Extracted data:
────

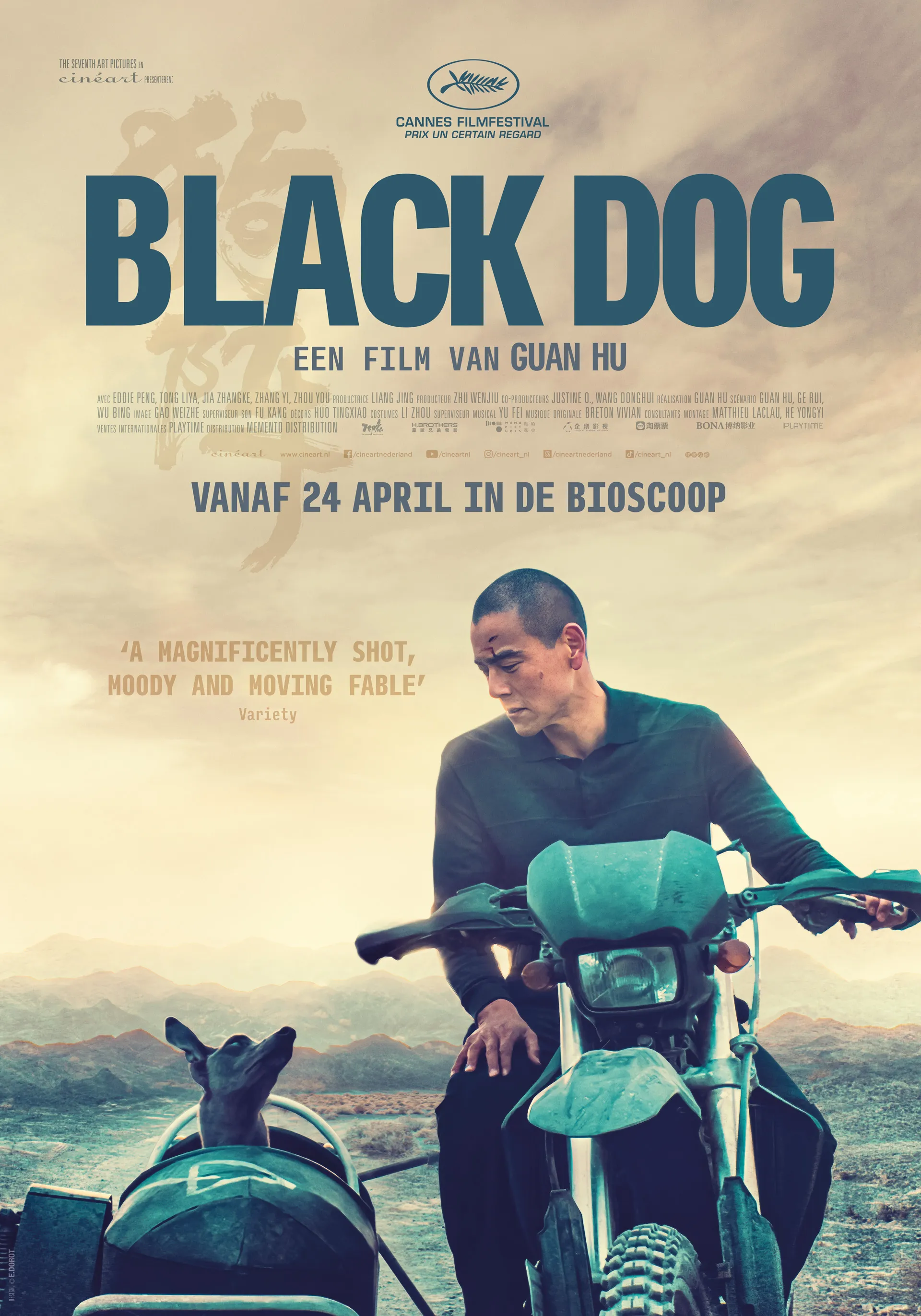 Black Dog poster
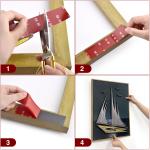 Strong Double Sided Adhesive 3M With High Viscosity For Automotive Use High Temperature Resistant Fixed Adhesive Patch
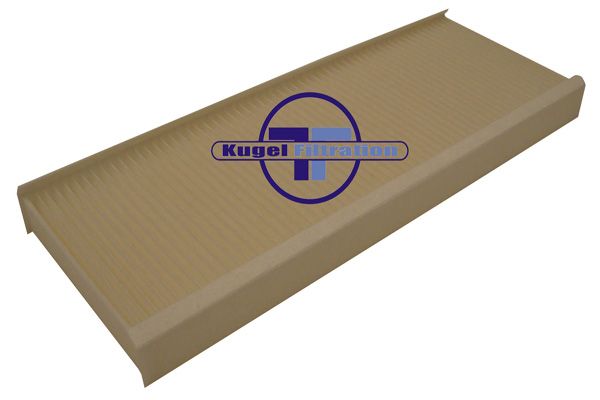 FILTRE HABITACLE ADAPTABLE MECAFILTER ELR7005 / PURFLUX AH119 - réf. H5004W
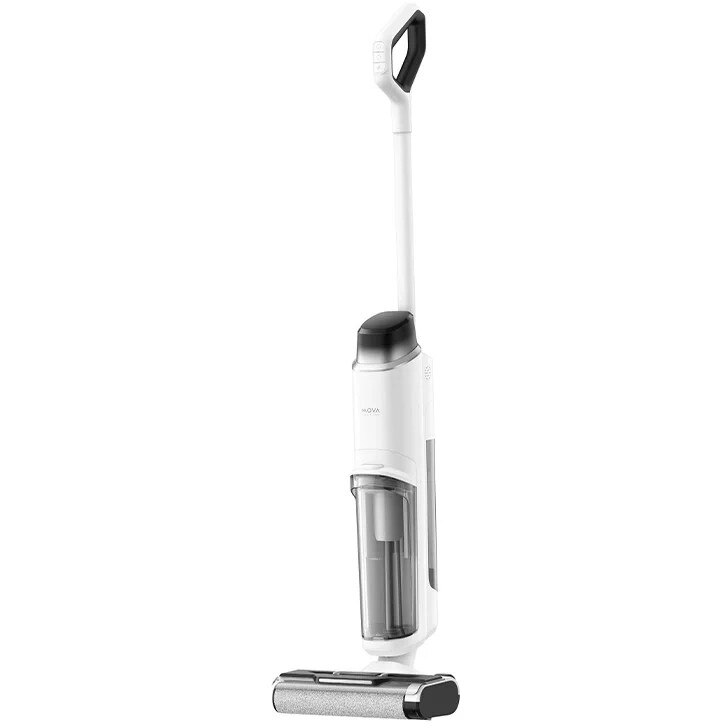 Aspirator vertical MOVA K10 Pro, cu mop fara fir, Alb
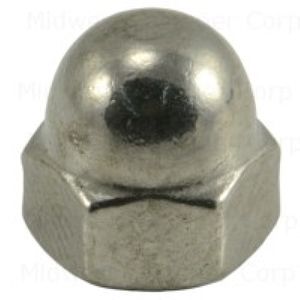 Midwest Fastener #10-24 Acorn Cap Nutimage
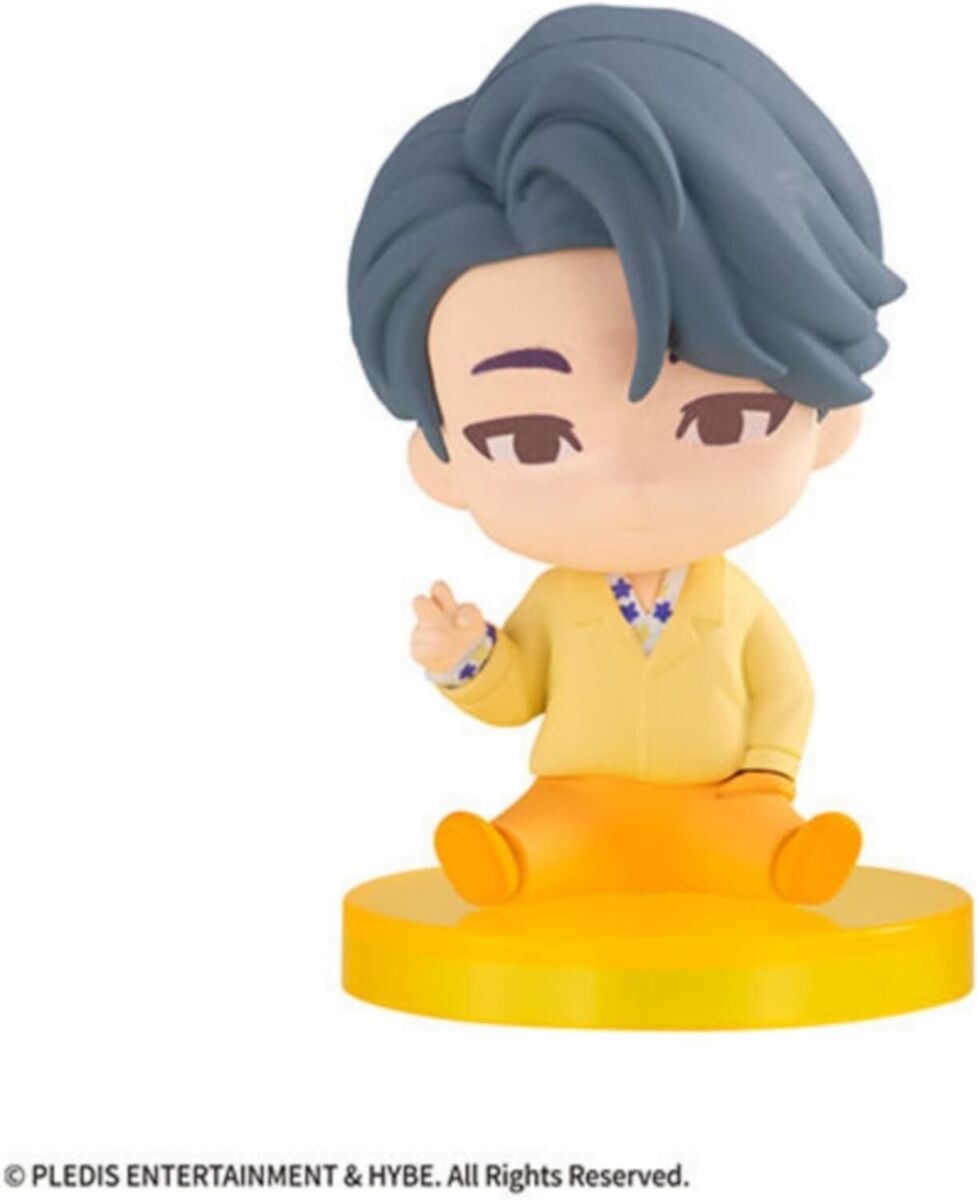 PetiTEEN from SEVENTEEN Suwarasetai HIPHOP TEAM set of 4PCS PetiTEEN from SEVENTEEN Suwarasetai HIPHOP TEAM set of 4PCS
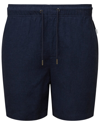 Onia Men's 6-inch Air Linen Shorts In White
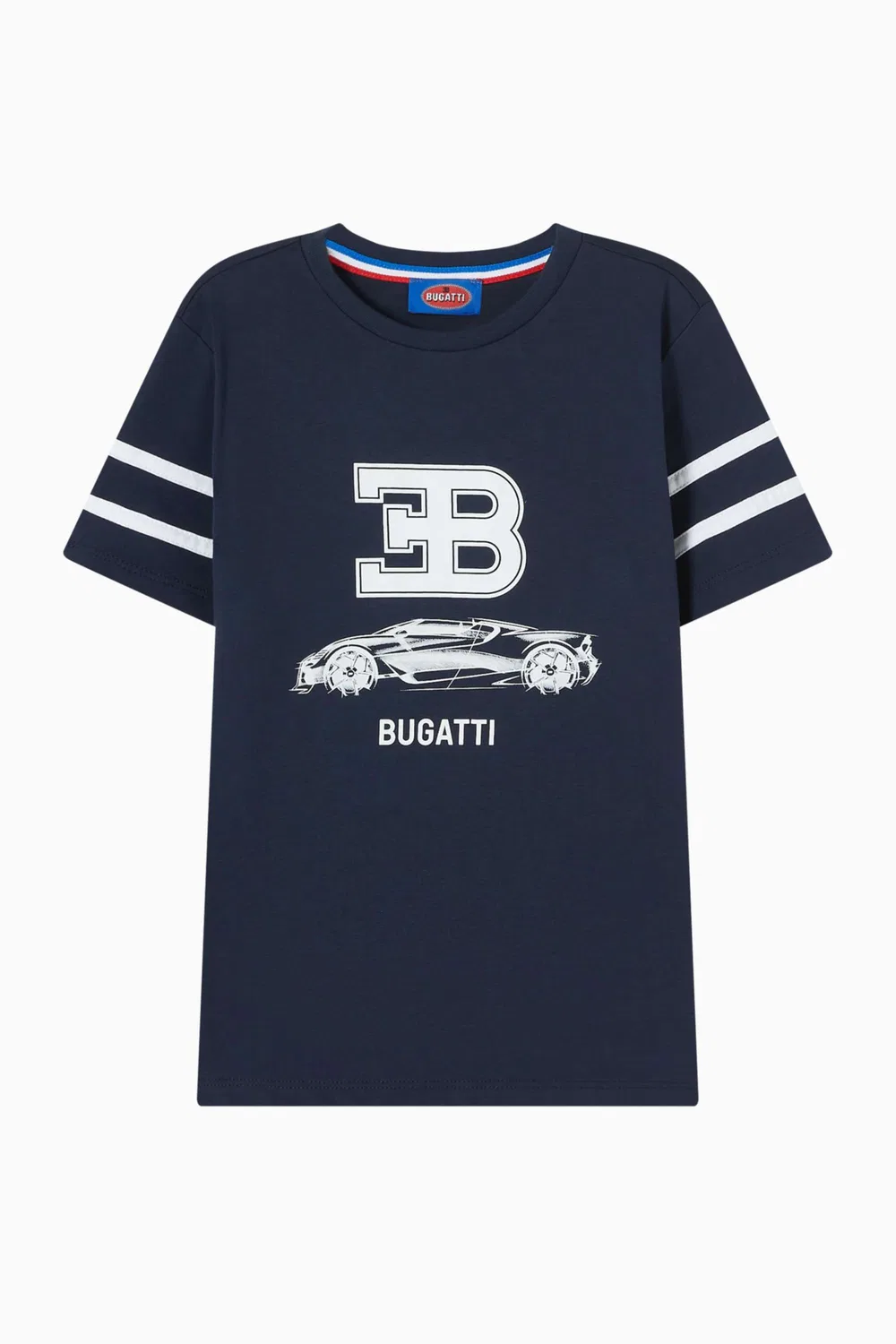 Футболка с логотипом Bugatti Junior, синий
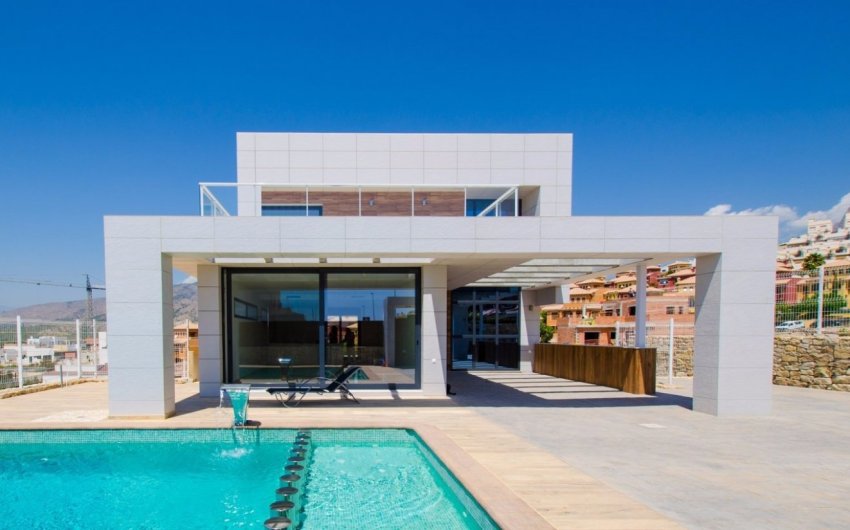 Obra nueva - Villa -
Finestrat - Balcón De Finestrat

────

Task prompt: Print the text of all the records above word for word, leaving out the pictures.

Output of the exercise:
 Black Dog poster
 Strong Double Sided Adhesive 3M With High Viscosity For Automotive Use High Temperature Resistant Fixed Adhesive Patch
 FILTRE HABITACLE ADAPTABLE MECAFILTER ELR7005 / PURFLUX AH119 - réf. H5004W
 Aspirator vertical MOVA K10 Pro, cu mop fara fir, Alb
 Midwest Fastener #10-24 Acorn Cap Nutimage
 PetiTEEN from SEVENTEEN Suwarasetai HIPHOP TEAM set of 4PCS PetiTEEN from SEVENTEEN Suwarasetai HIPHOP TEAM set of 4PCS
 Onia Men's 6-inch Air Linen Shorts In White
 Футболка с логотипом Bugatti Junior, синий
 Obra nueva - Villa -
Finestrat - Balcón De Finestrat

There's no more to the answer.